Should You Pay Off Your Mortgage Early?January 11, 2018
Owning a home is the ultimate American dream. You plan and save until you can finally put money down on your dream home. Once you begin paying the mortgage, you may start to think about your repayment options and how you might be able to contribute a bit of extra money to pay it off sooner. Being mortgage-free would be nice…or would it? There are several things to consider before you decide that paying off a loan early is the best option for you and your family.
In past generations, it was common for people to buy a home and then live in it for many years, often staying until retirement in the same home they raised a family in. Now, people are more mobile, and it is not uncommon to move houses several times in the course of one’s life.

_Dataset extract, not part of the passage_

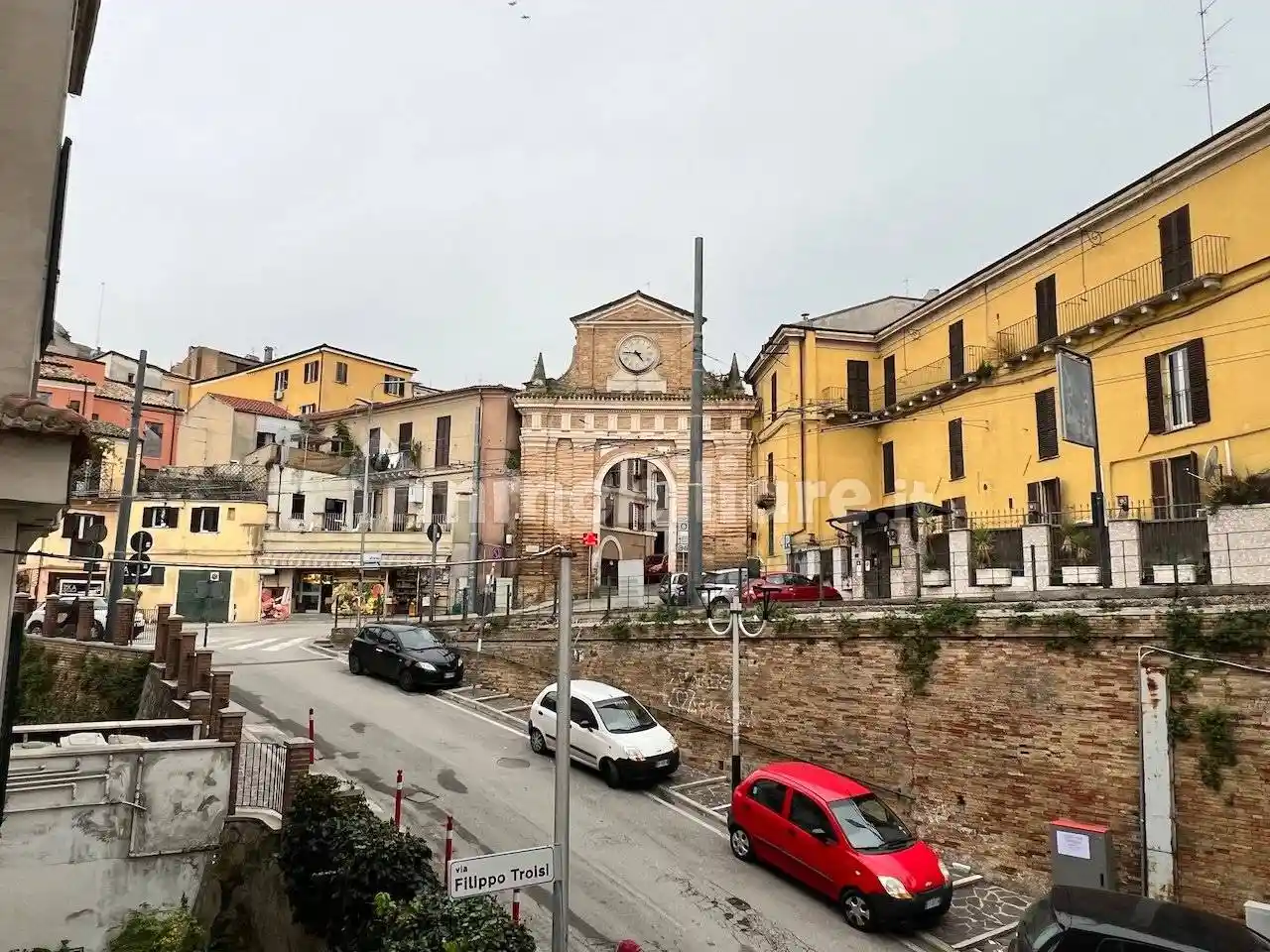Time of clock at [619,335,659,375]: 4:45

Additionally, refinancing is an option that many modern homeowners utilize, which extends the life of the traditional 30-year mortgage. Even with these new home buying trends considered, there are pros and cons to paying off your mortgage early, and it is important to weigh them to determine what will work best for your situation.
Consider your 401K
This may be the most important thing to take into account when making your decision, for a few different reasons. A study by economists found that nearly two-thirds of people who were working toward paying off a mortgage early should be putting that money toward their 401K instead, because the investment returns are higher, especially if your employer matches your contributions. If you are older and think it would be a good idea to take money out of your 401K to pay off a mortgage, stop and re-evaluate this plan to take into account the additional taxes you will pay on the distribution of this money.

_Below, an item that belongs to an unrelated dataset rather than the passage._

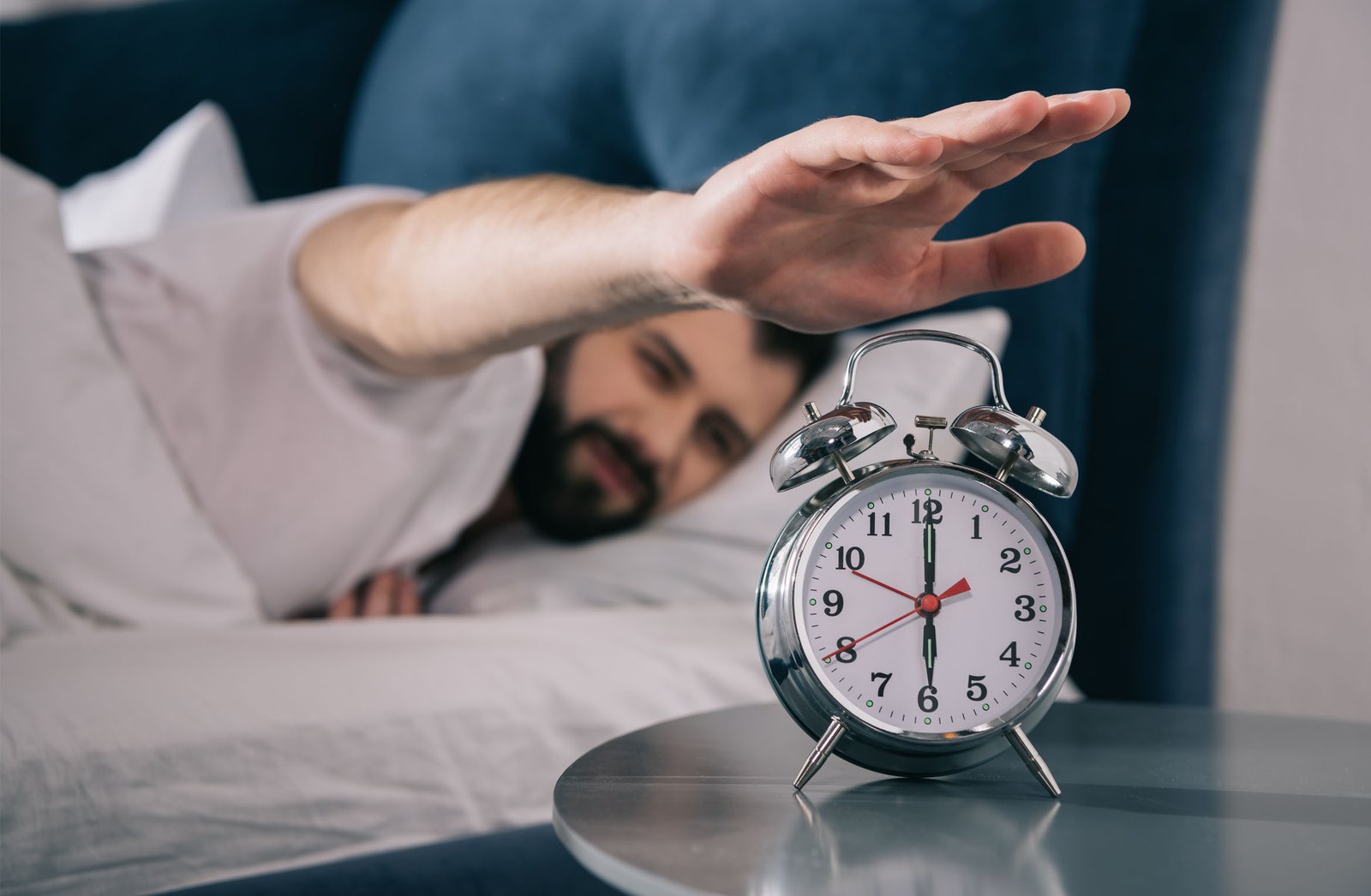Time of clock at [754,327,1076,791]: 5:59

Maintain your positive credit profile
Carrying a mortgage and paying it on time helps you maintain a healthy credit profile, which will help you if you need to borrow money in the future. A mortgage is considered responsible or good debt as you have a physical asset securing the debt (unlike a credit card). Each month that you pay on time results in a positive report to the credit bureaus. When your loan is paid off, there will not be regular positive reports. However, if you have little to no debt and continue to show credit worthiness in other aspects, this will likely have just a minor impact on your score.

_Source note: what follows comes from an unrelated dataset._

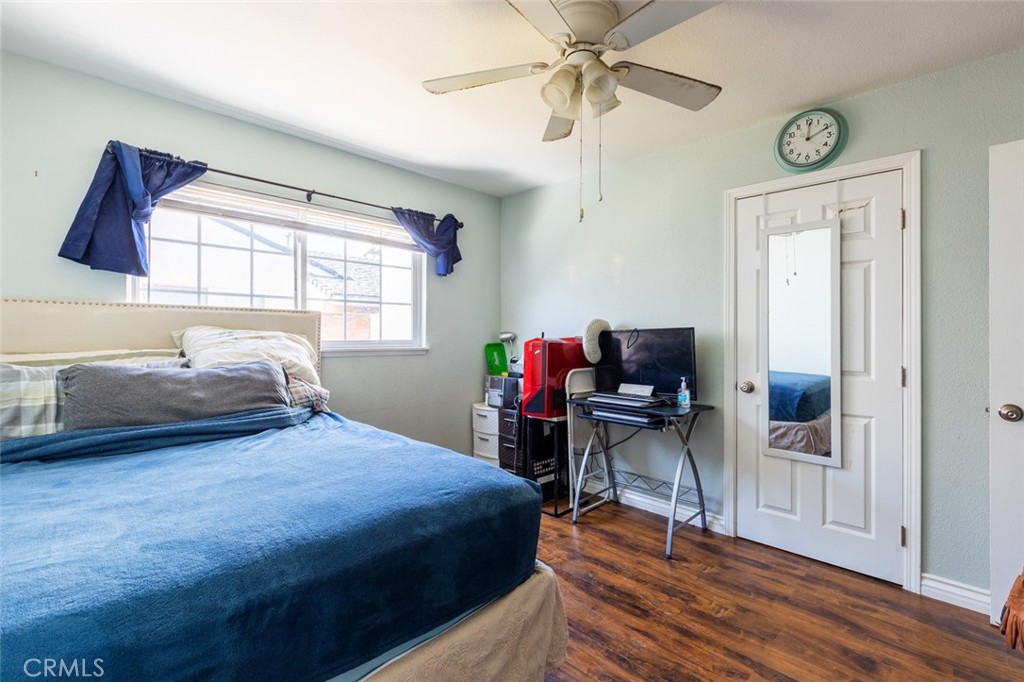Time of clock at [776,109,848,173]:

Mortgage interest is low; investment returns are high
As we mentioned above, mortgages have a physical asset that secures the debt, and this results in lower interest rates than what you would find with credit cards or other types of debt. Also, you could potentially be investing the extra money you are putting toward the mortgage with a diversified mix of investments over the period of the loan.
Have cash flow
When all is said and done, paying off a mortgage early will free up cash flow. However, you need to consider the amount of cash you will not have access to over the years by dedicating extra money to the mortgage every month. Having no debt is nice, but having liquidity is equally important, in case an emergency arises. Assess your personal situation and then use what works for you. If you have enough in your budget to contribute to an extra mortgage payment even with your contributions to emergency fund savings, go for it.
Peace of mind
For all the arguments against paying off a mortgage early, perhaps one of the strongest reasons to do it is for peace of mind. A mortgage is typically the largest debt you will carry in your lifetime, and having that burden off your shoulders can offer enormous psychological benefits. The financial freedom that comes from this achievement outweighs the cons of paying off a mortgage for many people.
What you choose to do is entirely up to you, but in reality, it does not have to be all or nothing. You can be smart about both mortgage repayment and savings if you take a balanced approach. Sit down with your family and discuss your options based on your finances and then create an informed plan.